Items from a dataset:
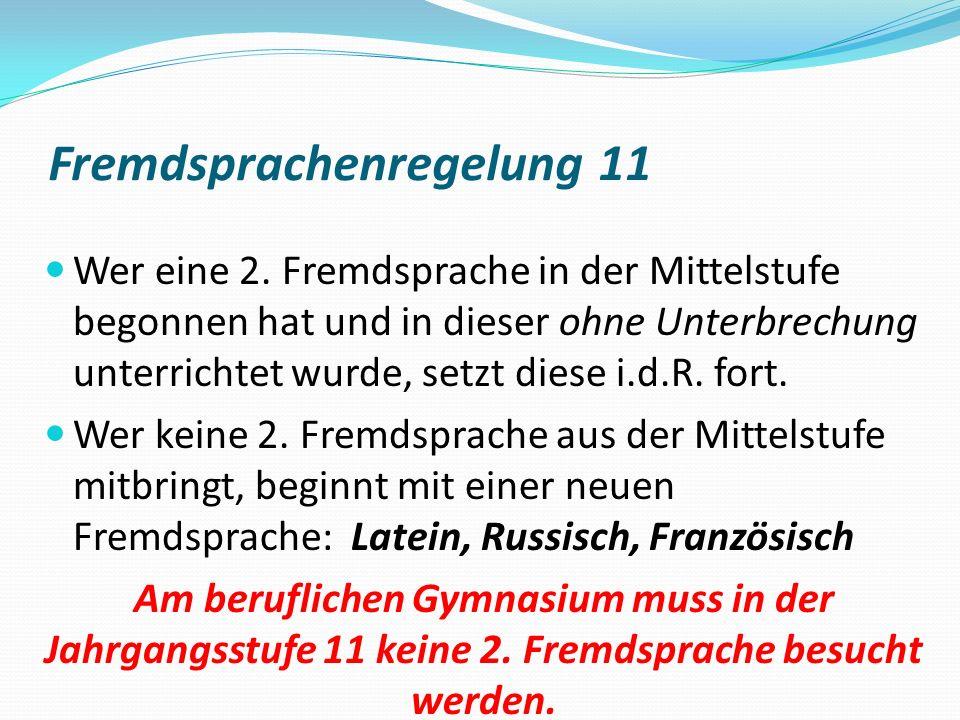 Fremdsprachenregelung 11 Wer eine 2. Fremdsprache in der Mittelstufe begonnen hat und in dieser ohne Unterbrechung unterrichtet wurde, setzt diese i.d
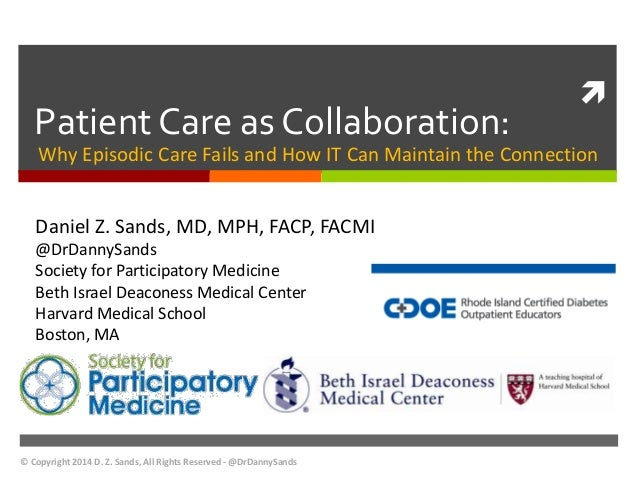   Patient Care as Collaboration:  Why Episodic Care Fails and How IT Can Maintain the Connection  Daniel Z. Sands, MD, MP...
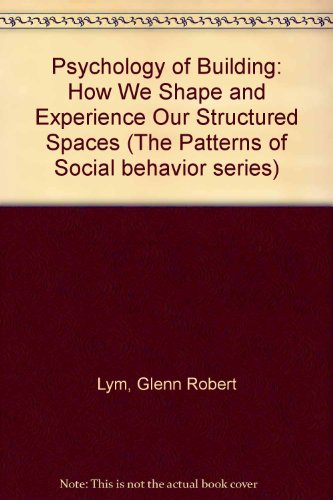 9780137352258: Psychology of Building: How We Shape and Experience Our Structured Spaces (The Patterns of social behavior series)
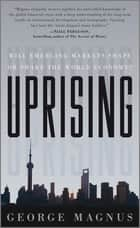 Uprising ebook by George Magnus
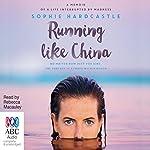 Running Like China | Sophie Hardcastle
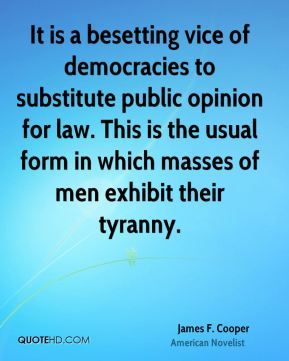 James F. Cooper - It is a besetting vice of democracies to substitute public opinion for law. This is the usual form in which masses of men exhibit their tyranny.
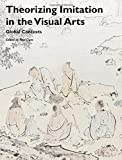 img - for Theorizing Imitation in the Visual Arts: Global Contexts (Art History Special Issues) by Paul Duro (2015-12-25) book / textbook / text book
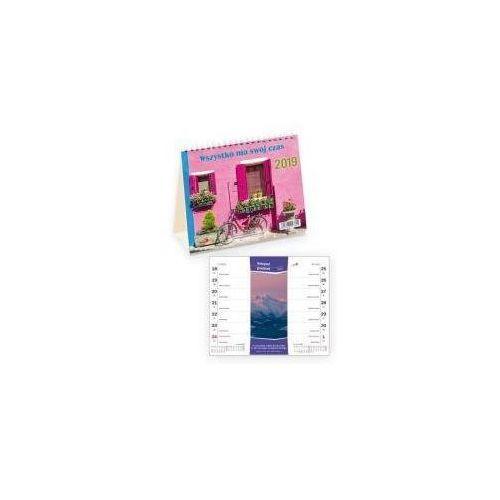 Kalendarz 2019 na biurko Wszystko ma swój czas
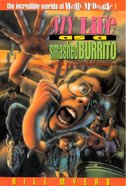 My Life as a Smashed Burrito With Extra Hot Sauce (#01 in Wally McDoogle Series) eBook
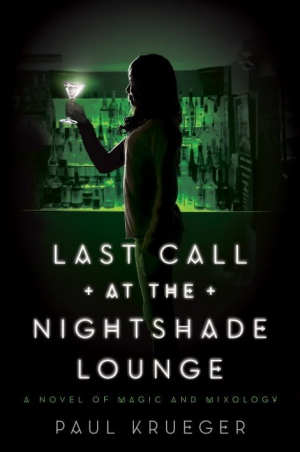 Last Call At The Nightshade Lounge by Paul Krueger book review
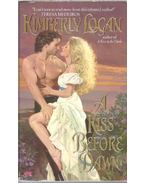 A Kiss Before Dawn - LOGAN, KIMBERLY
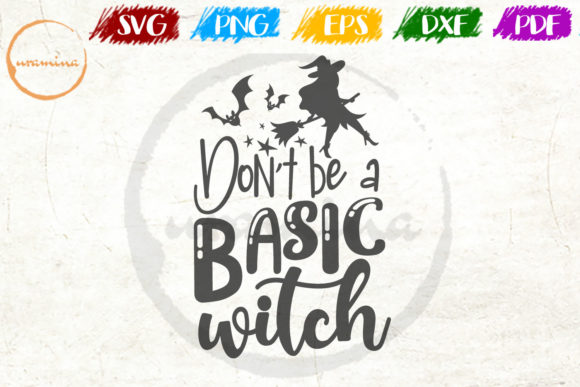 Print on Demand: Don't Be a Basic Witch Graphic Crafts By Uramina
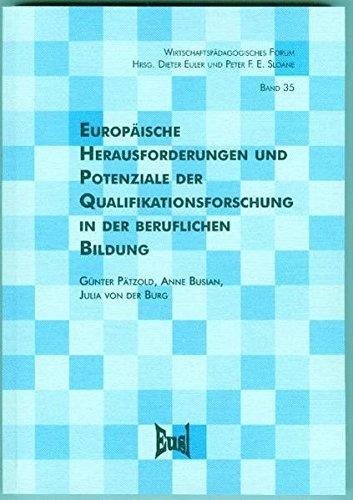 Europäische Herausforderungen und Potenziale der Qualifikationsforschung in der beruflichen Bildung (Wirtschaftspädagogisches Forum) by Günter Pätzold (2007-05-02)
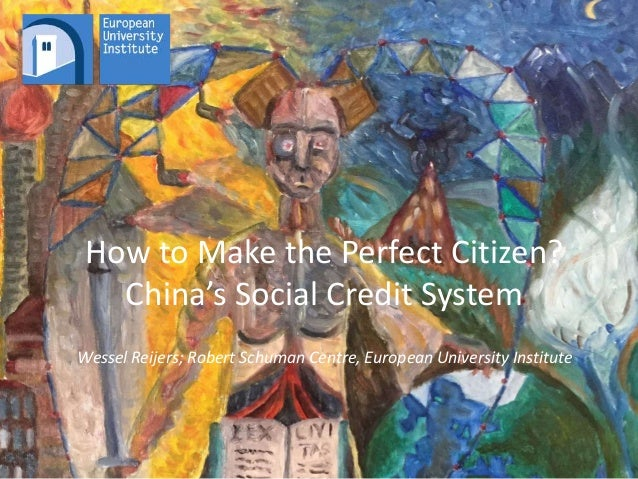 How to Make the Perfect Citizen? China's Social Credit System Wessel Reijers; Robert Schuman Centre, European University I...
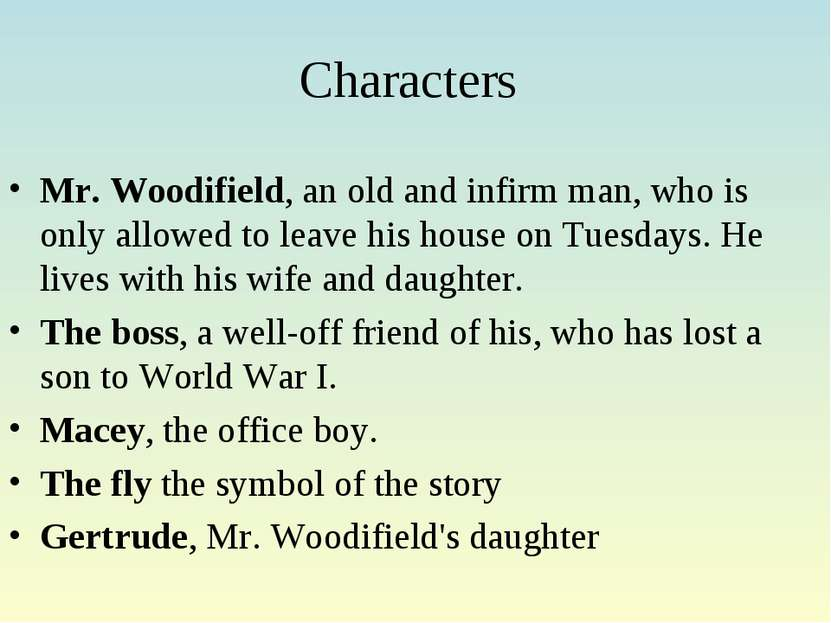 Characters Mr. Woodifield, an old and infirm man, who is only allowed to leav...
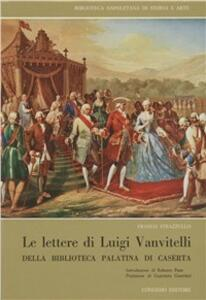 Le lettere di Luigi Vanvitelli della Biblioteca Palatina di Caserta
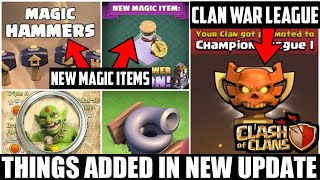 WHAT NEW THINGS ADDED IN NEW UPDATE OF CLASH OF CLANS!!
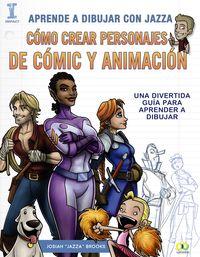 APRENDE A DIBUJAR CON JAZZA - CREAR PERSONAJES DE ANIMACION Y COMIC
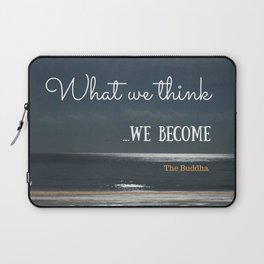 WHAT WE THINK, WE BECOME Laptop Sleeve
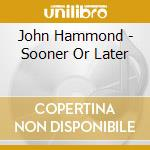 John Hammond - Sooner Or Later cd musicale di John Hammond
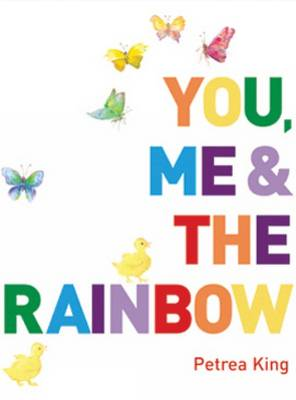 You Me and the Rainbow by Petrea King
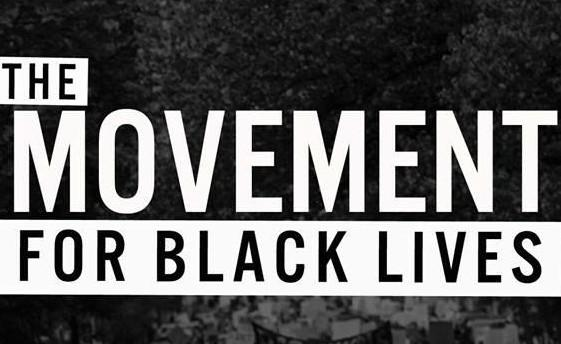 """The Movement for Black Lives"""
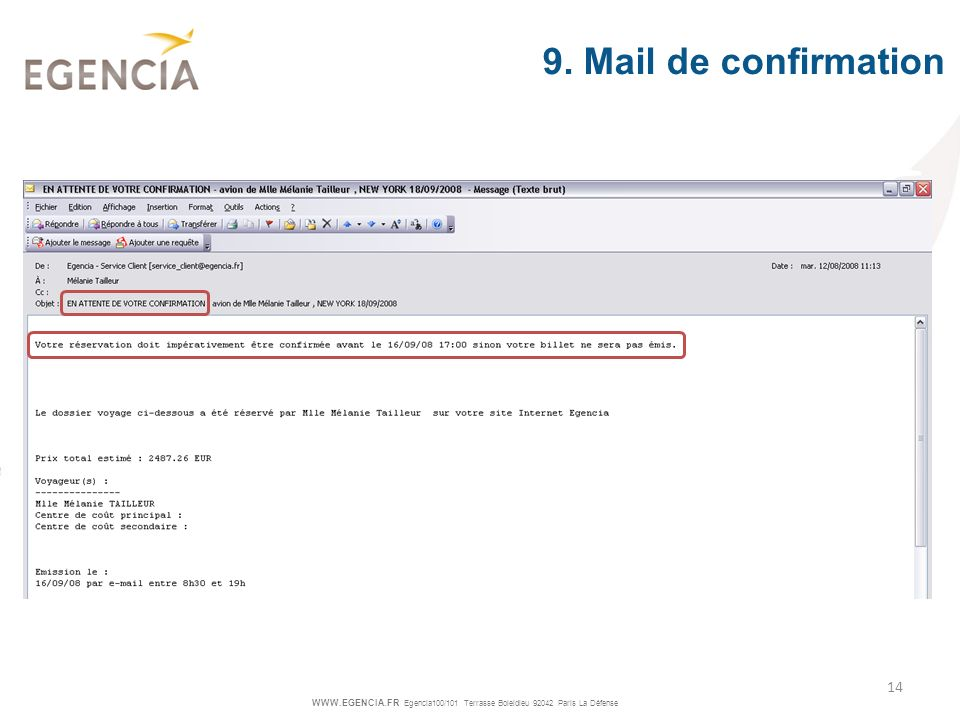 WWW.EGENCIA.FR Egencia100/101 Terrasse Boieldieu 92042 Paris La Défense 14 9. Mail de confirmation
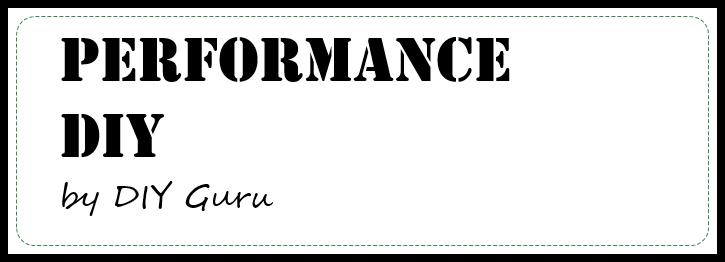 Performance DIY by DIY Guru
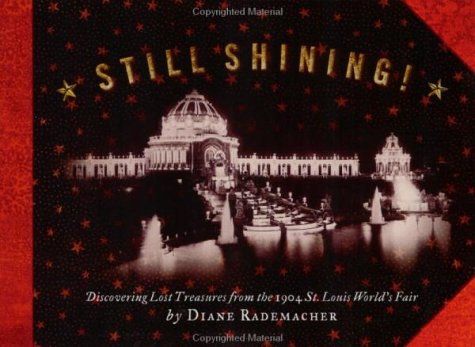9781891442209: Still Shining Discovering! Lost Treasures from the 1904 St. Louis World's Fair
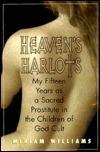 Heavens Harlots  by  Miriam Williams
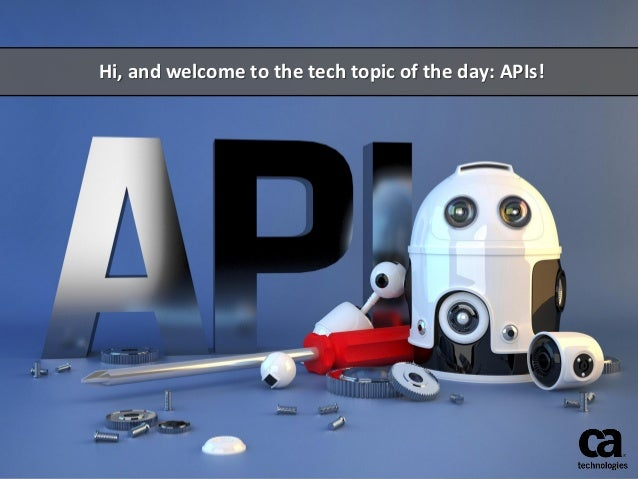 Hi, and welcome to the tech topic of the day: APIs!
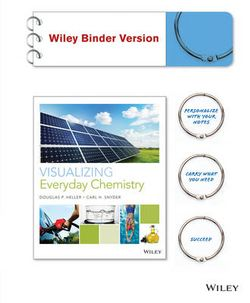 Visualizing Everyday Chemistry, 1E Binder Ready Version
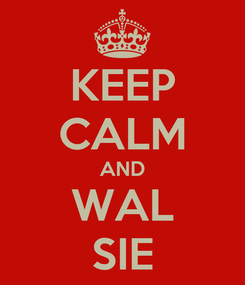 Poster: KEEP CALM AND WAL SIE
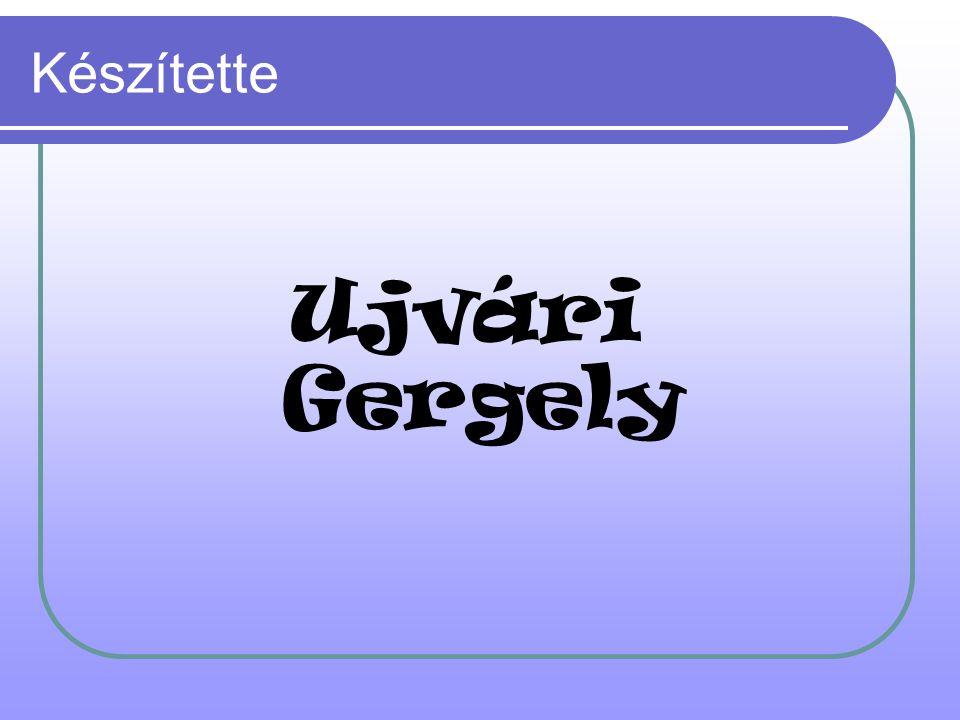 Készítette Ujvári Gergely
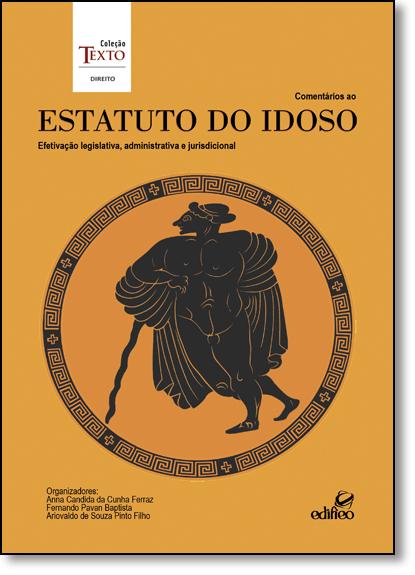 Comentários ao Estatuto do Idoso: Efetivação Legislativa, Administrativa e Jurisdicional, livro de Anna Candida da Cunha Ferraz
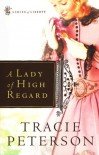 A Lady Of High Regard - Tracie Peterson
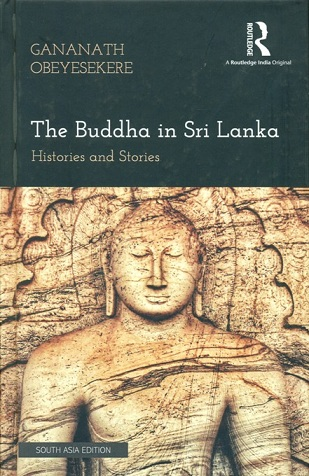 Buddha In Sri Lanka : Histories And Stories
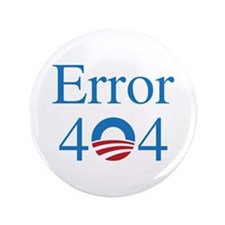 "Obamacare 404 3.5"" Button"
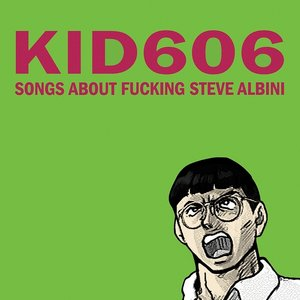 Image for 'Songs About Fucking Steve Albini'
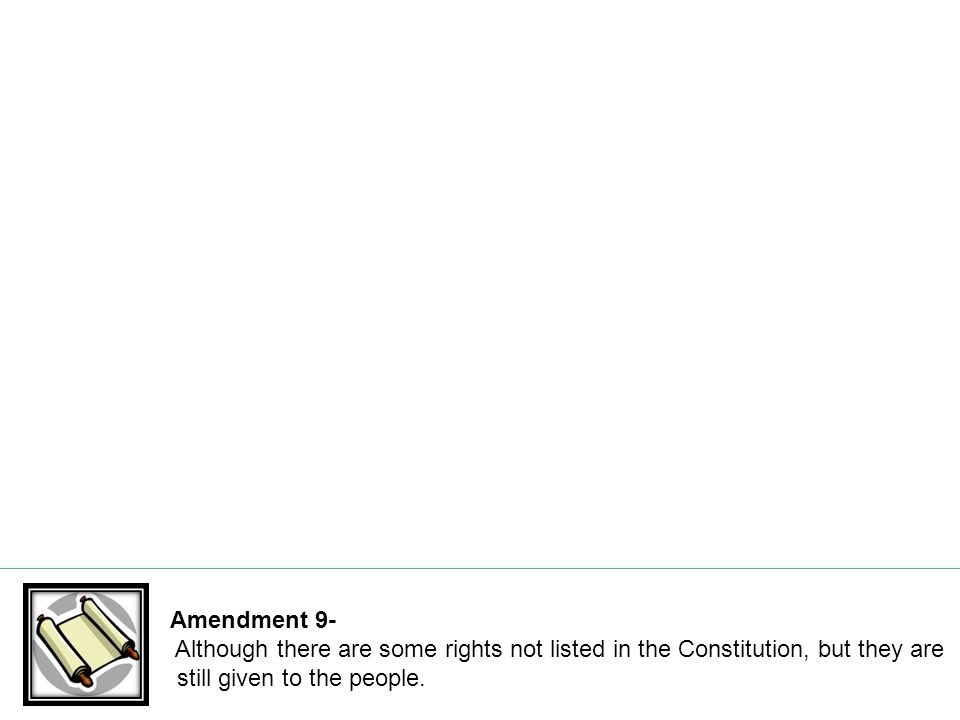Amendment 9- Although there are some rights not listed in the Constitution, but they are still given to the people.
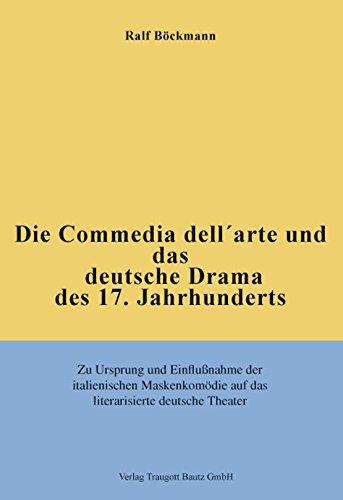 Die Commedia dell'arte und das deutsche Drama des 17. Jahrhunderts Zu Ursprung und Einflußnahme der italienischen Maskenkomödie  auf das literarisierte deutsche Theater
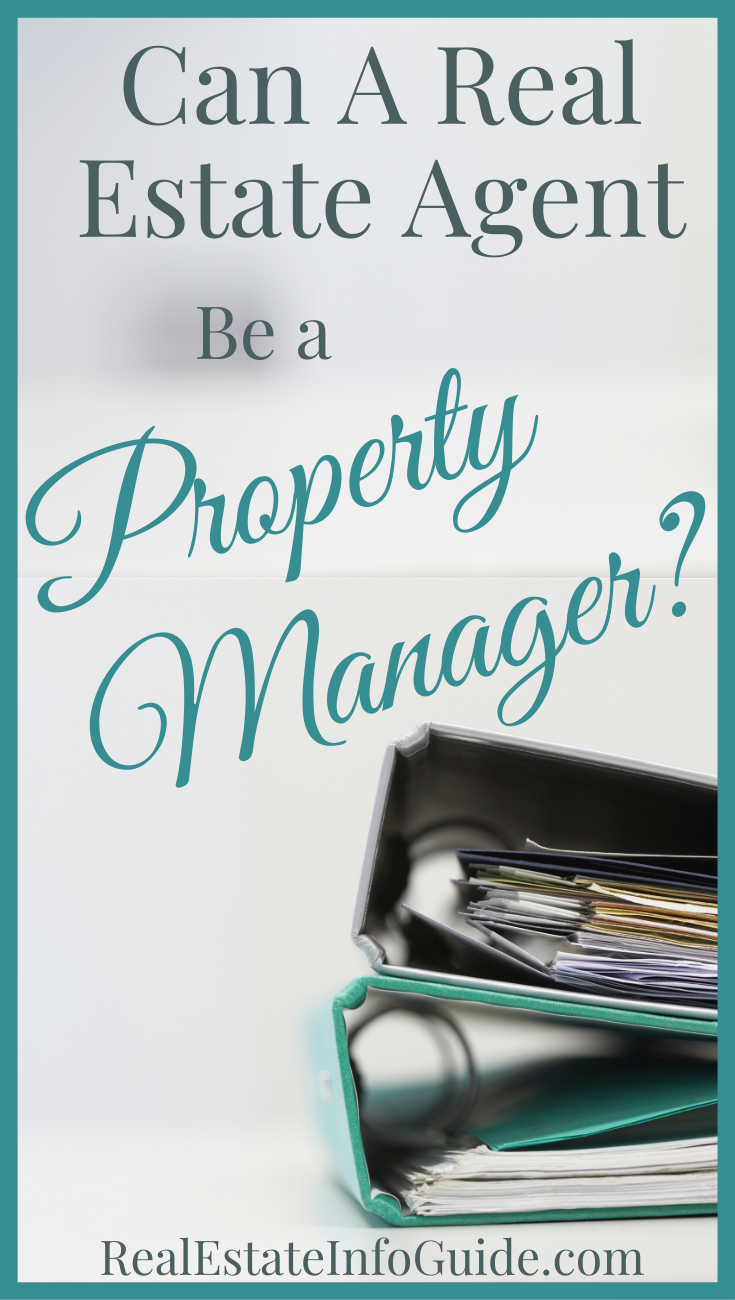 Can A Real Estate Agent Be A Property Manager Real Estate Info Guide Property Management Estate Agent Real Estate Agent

## TASK TO COMPLETE:
Pictures do not belong in the copy. Repeat only the lines from the top of the records through the line containing "9780137352258: Psychology of".

## WRITTEN RESPONSE:
 Fremdsprachenregelung 11 Wer eine 2. Fremdsprache in der Mittelstufe begonnen hat und in dieser ohne Unterbrechung unterrichtet wurde, setzt diese i.d
   Patient Care as Collaboration:  Why Episodic Care Fails and How IT Can Maintain the Connection  Daniel Z. Sands, MD, MP...
 9780137352258: Psychology of Building: How We Shape and Experience Our Structured Spaces (The Patterns of social behavior series)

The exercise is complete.